Donald Trump’s supporters have particularly intense brand of loyalty. No matter what his rivals throw at him, from substantive policy issues, party loyalty, questions of honesty and more, it doesn’t work. Time and again his supporters reply: they just don’t care.
"Primary exit polls find that Trump supporters are especially committed to their candidate," Vox wrote, quoting one who said "'nothing short of Trump shooting my daughter in the street and my grandchildren' would stop her from voting for him."
“They remain unswayed or think more favorably of Trump” after attack ads.
“Trump,” summarized Jonathan Chait at New York Magazine, “has found a way to break all the norms of American politics at no political cost to himself.”
What can be said to turn the tide against a man whose supporters love him more in the face of criticism?
One way might be sports.
American partisans treat political identity like they do fandom, said University of Kansas political science professor Patrick Miller. For them, arguments only reinforce the us vs. them mentality that drives their voting in the first place.
“For as much criticism as there has been about him [Trump], I very strongly believe that he is not the problem as much as a symptom of a lot of underlying social trends that polite society would like to pretend doesn’t exist. He’s just coming along as the salesperson and taking advantage of that.”
What Miller suggests is that partisanship often has little to do with actual issues. Support for a candidate like Trump comes much more from group identity, sometimes held for life.
“In the background of our research is that a lot of interparty conflict is about us vs. them symbolism that’s detached from ideology. It is detached from issues.
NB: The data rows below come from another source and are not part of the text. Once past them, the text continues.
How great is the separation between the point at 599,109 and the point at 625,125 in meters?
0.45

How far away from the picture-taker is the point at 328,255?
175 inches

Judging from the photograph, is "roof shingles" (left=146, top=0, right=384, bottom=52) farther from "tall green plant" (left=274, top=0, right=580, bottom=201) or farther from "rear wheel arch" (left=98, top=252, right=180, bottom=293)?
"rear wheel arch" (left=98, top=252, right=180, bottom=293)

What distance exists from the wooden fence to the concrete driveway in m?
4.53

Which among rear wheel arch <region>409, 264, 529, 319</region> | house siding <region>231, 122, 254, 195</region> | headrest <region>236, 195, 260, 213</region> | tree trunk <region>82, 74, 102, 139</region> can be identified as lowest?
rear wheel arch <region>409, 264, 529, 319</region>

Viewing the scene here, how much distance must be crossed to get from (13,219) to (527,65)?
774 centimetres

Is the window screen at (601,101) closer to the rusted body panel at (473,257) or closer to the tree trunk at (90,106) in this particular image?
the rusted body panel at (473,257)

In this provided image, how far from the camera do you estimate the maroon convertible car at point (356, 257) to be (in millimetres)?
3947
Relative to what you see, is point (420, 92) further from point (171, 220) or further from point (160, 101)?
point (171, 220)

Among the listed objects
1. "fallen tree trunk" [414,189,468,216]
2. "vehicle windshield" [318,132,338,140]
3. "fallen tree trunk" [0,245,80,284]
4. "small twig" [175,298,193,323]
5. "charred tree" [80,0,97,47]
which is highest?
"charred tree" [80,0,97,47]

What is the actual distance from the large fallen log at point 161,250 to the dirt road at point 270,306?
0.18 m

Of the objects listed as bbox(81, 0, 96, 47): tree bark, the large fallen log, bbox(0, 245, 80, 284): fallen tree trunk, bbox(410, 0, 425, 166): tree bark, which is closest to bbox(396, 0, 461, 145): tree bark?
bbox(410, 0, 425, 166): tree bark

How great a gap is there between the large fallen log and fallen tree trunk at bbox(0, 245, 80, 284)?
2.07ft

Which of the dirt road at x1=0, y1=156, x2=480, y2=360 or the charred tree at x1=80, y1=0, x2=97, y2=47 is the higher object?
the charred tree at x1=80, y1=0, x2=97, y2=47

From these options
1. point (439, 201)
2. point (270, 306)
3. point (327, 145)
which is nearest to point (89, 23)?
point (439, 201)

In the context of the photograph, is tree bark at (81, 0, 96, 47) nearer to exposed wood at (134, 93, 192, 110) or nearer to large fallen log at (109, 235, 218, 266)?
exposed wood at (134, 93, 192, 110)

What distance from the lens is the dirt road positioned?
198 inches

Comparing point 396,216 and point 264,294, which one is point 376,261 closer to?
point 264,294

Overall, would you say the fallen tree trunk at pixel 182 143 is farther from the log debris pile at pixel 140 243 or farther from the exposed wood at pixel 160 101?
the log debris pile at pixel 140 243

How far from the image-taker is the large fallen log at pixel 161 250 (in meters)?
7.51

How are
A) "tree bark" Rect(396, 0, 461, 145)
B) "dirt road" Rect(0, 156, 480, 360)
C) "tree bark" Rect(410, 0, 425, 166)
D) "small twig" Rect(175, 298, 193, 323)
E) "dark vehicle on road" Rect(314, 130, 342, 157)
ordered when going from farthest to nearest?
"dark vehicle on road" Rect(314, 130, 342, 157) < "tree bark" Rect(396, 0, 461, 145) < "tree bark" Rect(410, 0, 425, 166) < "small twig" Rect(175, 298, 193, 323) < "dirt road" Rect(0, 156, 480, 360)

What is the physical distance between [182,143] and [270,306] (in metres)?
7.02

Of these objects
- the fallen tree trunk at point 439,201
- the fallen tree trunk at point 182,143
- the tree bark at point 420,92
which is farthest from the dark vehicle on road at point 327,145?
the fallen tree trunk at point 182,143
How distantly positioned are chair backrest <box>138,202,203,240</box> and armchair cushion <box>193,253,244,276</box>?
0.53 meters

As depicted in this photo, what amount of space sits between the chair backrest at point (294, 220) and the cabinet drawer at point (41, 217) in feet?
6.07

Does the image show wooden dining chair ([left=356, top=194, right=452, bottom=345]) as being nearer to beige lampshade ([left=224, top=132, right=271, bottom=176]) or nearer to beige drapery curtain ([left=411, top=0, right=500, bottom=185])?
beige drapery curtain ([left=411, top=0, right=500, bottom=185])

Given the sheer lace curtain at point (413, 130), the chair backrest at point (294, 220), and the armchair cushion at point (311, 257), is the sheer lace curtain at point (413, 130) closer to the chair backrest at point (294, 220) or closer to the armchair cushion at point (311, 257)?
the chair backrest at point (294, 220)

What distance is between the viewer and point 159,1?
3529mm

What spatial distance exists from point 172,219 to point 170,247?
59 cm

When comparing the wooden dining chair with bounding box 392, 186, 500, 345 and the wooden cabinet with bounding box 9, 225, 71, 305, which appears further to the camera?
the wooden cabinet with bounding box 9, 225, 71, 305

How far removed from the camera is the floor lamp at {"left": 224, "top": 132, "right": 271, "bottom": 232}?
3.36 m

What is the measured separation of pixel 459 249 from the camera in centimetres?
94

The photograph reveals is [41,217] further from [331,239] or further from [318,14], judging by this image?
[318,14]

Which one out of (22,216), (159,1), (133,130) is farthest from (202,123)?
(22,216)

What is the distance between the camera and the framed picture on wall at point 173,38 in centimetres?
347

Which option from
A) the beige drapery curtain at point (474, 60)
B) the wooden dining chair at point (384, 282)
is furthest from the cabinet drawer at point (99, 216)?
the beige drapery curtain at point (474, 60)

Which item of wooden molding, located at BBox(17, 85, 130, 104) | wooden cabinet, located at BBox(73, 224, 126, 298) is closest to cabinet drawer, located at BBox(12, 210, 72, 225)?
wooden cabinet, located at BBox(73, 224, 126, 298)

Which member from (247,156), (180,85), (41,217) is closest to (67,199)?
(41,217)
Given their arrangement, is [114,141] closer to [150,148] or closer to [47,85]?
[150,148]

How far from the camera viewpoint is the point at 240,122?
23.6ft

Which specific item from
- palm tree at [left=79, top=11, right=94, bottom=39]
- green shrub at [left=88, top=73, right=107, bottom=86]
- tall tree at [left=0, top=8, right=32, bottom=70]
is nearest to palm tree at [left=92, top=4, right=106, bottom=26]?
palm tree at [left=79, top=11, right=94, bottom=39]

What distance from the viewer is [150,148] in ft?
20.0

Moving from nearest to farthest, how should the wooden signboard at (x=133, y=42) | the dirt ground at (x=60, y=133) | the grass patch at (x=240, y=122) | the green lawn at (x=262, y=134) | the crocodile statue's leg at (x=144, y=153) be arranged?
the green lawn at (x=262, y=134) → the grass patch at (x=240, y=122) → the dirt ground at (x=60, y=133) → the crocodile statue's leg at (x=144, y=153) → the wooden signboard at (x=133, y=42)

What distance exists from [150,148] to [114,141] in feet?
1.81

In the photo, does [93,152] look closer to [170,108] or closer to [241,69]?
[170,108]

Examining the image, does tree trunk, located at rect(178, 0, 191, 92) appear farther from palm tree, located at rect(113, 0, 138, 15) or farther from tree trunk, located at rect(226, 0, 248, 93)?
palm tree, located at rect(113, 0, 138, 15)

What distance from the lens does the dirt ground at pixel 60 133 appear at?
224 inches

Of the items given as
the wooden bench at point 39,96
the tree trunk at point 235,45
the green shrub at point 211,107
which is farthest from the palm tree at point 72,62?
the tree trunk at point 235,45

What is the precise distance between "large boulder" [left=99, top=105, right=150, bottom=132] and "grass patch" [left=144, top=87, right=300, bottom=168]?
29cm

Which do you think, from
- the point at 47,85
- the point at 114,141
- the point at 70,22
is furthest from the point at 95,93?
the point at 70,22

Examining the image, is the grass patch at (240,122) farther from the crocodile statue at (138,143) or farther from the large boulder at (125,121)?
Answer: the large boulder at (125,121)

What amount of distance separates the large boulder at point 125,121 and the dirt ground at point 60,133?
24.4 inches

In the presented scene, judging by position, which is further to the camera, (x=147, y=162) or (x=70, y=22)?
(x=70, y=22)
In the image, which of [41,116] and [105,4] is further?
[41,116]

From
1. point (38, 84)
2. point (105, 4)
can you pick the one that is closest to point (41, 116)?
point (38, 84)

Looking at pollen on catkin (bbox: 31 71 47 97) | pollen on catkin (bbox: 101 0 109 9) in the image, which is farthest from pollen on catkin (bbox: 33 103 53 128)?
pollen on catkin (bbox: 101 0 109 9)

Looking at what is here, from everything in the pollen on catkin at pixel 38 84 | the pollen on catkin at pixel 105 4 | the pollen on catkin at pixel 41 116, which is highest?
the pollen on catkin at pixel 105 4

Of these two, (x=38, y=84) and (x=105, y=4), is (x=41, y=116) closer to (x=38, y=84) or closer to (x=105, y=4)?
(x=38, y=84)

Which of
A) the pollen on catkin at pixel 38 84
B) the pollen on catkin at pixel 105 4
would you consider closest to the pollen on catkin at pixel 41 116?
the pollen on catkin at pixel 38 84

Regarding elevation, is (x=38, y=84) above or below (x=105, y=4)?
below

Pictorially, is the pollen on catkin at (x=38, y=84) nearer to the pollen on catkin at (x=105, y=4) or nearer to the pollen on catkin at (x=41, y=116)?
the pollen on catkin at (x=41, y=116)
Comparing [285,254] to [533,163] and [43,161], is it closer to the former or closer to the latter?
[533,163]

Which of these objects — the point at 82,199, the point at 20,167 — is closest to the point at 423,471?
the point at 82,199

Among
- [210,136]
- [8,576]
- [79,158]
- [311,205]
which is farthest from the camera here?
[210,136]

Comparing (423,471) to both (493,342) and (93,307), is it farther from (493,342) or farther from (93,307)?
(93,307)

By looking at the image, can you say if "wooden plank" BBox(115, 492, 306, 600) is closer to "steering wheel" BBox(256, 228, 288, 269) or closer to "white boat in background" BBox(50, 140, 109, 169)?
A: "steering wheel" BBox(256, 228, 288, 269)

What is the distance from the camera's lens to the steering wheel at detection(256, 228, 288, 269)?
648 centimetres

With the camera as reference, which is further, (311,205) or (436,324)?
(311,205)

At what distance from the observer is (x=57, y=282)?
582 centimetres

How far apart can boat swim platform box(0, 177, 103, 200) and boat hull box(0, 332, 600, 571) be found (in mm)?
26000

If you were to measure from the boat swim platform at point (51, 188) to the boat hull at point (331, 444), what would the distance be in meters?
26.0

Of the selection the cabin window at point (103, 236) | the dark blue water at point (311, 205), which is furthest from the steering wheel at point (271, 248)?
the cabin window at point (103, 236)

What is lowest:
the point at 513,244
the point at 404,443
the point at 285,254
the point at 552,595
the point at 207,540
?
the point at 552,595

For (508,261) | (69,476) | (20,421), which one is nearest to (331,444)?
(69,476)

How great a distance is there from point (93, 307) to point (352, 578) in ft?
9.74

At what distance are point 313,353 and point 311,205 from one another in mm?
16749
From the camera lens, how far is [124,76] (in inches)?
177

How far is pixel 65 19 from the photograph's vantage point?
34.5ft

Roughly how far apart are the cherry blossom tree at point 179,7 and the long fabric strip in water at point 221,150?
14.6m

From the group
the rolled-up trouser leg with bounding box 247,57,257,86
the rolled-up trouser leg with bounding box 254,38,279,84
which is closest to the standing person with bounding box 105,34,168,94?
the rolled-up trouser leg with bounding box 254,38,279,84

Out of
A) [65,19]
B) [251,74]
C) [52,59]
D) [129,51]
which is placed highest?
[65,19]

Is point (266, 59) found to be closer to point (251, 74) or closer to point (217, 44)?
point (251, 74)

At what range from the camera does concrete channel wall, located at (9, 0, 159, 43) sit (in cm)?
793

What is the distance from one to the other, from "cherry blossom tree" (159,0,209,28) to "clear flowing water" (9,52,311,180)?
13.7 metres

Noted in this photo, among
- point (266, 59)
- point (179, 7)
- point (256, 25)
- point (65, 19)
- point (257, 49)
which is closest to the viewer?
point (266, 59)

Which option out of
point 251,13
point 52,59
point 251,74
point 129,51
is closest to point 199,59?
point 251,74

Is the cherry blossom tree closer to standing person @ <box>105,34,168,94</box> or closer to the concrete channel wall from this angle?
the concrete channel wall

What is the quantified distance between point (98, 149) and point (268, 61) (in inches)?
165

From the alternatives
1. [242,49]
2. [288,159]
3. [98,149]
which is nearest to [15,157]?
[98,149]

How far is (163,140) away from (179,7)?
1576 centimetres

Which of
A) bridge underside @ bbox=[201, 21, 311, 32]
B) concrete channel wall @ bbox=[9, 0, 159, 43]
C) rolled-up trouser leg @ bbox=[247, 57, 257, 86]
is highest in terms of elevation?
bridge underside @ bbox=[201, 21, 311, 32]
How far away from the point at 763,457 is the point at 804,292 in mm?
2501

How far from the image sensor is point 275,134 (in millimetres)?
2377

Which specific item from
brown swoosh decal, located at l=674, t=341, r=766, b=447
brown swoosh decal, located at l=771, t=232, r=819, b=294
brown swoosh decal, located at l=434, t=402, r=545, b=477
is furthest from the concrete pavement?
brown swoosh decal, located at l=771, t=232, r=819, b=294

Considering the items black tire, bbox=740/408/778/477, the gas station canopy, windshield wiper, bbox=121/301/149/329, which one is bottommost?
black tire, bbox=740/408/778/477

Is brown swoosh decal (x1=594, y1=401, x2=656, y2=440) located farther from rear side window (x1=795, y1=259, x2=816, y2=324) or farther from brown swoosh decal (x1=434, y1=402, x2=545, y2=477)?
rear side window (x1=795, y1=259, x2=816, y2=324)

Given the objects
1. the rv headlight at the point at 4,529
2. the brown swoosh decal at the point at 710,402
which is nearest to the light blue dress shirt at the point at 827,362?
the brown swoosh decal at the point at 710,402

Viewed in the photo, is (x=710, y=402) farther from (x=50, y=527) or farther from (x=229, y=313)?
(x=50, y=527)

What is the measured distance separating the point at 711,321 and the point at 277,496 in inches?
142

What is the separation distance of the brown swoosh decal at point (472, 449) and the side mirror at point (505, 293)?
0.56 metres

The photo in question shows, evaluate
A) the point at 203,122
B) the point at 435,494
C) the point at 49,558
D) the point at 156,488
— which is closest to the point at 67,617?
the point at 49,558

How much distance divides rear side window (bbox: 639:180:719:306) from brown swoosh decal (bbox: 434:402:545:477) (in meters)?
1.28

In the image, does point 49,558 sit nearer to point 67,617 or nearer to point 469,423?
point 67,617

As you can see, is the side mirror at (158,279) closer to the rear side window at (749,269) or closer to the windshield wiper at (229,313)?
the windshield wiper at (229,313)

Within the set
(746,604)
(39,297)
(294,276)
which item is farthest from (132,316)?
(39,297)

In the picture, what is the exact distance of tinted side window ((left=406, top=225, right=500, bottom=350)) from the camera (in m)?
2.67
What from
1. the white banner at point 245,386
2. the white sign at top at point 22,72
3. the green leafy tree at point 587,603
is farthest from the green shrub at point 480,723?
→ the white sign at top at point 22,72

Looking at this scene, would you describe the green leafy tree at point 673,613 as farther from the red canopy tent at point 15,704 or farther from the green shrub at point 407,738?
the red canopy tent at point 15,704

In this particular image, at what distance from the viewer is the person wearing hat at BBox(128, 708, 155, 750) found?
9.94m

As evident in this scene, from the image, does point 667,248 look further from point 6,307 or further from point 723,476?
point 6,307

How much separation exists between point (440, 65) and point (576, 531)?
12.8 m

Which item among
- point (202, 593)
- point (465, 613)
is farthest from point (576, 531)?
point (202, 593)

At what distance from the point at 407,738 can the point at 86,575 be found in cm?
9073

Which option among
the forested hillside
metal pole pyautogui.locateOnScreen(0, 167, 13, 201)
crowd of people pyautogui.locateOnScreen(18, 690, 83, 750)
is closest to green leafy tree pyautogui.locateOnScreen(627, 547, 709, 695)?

It’s about ‘our side is the good side, their side is the bad side and we have to win.’”
“We have to win” might sound a little familiar to anyone who has followed the campaign. It’s an emotional bond much like choosing a favorite team. For true fans, a losing season only drives them to cheer harder.
“Devotion and conviction are generally admirable traits,” he said, “and both sports fans and political loyalists have them in spades. But one of the downsides, obviously, is a lack of objectivity. In sports, it can be annoying, but pretty harmless: Fans of the Yankees and Red Sox don’t need to work together. Republicans and Democrats eventually must.”
Trump supporters, as Miller’s research suggests, generally start from the heart. The trouble is, emotional rivalries are often outside the reach of debate.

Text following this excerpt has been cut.